Memory is a path of fallen flowers.

About 20 minutes into the test, my shoulders and arms felt like they had turned into the cool marble of statuary, and I cracked, calling for Angie/Angel to bring a warm blanket. Minutes passed and I dozed. A bell-like sound awakened me. It was the sound of the Glasgow to Broddick ferry, arriving at port.

Angie came in and stood staring at the video monitor, clucking like a small hen who has lost a chick. "What?" I said, coming fully awake.

"Well, the isotope moved through your liver like a streak," she said, sighing heavily," but now it's stuck in your gall bladder." Angie moved the camera up and away from me. "Why don't you walk around some, see if we can get it to move on into the bowel. I don't want to start the second part of the test until we can see it moving."

Once the camera was out of my line of sight, I could see the video monitor. The sight caused me to have a brief freak-out moment. There was a large egg-shaped glow at the bottom of my gall bladder. It looked like a radioactive Easter egg.

"What happens if it doesn't move?" I asked.

"Well," Angie ventured, "We'll just have to see what the doctor wants to do."

"I'm not going to have to go home with a radioactive Easter egg stuck inside me, am I?"

"Oh, no, the isotope will degrade," she assured me, but I wasn't entirely convinced.

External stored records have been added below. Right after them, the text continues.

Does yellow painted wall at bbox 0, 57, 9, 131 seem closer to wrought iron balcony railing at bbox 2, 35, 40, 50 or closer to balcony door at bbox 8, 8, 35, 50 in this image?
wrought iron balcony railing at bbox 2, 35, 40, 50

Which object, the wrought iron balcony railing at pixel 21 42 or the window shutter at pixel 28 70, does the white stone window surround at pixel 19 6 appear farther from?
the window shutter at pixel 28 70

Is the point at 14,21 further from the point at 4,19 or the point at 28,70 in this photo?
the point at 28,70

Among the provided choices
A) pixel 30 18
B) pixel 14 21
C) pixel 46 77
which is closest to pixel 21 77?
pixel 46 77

I walked around, did a few jumping jacks, hopped up and down from one foot to the other, and then returned to the white board. Angie brought the camera and its casing back down close to my chest. She asked me to turn on my left side for five minutes, and then on my right side for another five, in an effort to entice the isotope to trickle into my duodenum. It didn't. As a last resort, she asked me to lie on my back again for twenty more minutes of pictures.

This time, it worked. A faint white tubular glow began to show up on the screen. We progressed to Phase Two.

The second part of the test involved an injection into the I.V. of cholescystokinin, a substance which fools one's gall bladder into thinking a big, hot fast food cheeseburger is heading straight for it. Nausea and cramps quickly followed, but they subsided. After one more "stay very still" twenty-five minute video session, I was free to leave that icy chamber and go sit in my warm car in the sunshine. Sunshine! Man, it felt good to walk in the breeze and grin at passing strangers as though I had gotten a reprieve.

There won't be any news from this test until next week, but even the worst outcome - surgical removal of my gall bladder - is laparoscopic drive-by compared to the serious health issues that many folks cope with every day. Yep. The sunshine is beautiful. It's great to be alive.

I fired up the engine and drove home to Buck, where love is in the drip-line, shooting straight and easy through all the chambers of my heart.


Life is a tree with low-hanging fruit.
Memory is a path of fallen flowers.

Don't forget to look at both pictures at the top of this piece. One is ripe loquats on the tree; the other is camellias that have fallen to the ground on a bed of soft brown leaves.